Culture is one of the most powerful influences upon humans. It can influence a person’s overt motor activity and even the structure of his brain, as seen by the way people with different cultures perceive the same outcome of an event. It can hold the sex urge in check and lead to premarital chastity or even lifetime vows of celibacy, it can motivate an individual to sacrifice his life for a cause, and it can even drive him to disembowel himself to wipe out a stain of dishonour.
A person enters the world with no culture, and his culture is acquired from the environment around him. Some anthropologists, like Kroeber and Kluckhohn, were convinced that the whole of human behaviour is cultural. Others, such as Sigmund Freud and Leslie A White, argued that although culture is human behavior, it is an abstraction.
It is important for psychologists to consider the effects of culture, since it shapes both conscious and unconscious motives. It also influences the way a person perceives and evaluates events, such as how he interprets the results of his own actions, the motivation to achieve success or avoid failure.
The cultural phenomenon is a complex and interesting subject, with a number of different views arising from it. For example, some 19th-century evolutionary psychologists, following Rousseau, viewed high culture as an artificial development that corrupted people’s authentic nature, and saw indigenous peoples as “noble savages” living genuine lives in natural surroundings. Other anthropologists, such as Edward Burnett Tylor and Lewis H. Morgan, were “diffusionists” and argued that certain traits, such as agricultural practices or religious beliefs, tend to spread throughout the world.
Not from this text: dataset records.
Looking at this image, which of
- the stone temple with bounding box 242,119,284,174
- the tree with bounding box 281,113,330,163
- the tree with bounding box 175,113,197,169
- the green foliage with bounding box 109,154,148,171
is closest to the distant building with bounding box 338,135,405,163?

A third view is that the elements of a culture are to be understood and judged in terms of their relation to the culture as a whole, or in other words, in a holistic sense. This led to the doctrine of cultural relativism, which essentially held that it was unjustified and meaningless to compare cultures, or to rank some as superior or inferior to others. Thus, it was unwarranted to say that patrilineal descent is better than matriliny (descent through the female line), or that monogamy is superior to polygamy.
Every cultural system exists in a particular natural environment, which exerts an influence upon the culture itself. The degree to which a culture can adapt to its environment depends on its flexibility and how readily it can adjust its customs, laws, beliefs and other features. Examples include the ability of Eskimo tribes to develop tailored fur clothing and snow goggles, boats and harpoons for hunting sea mammals, and hemispherical snow houses or igloos. In addition, a number of processes can affect the evolution of culture, such as assimilation and transculturation.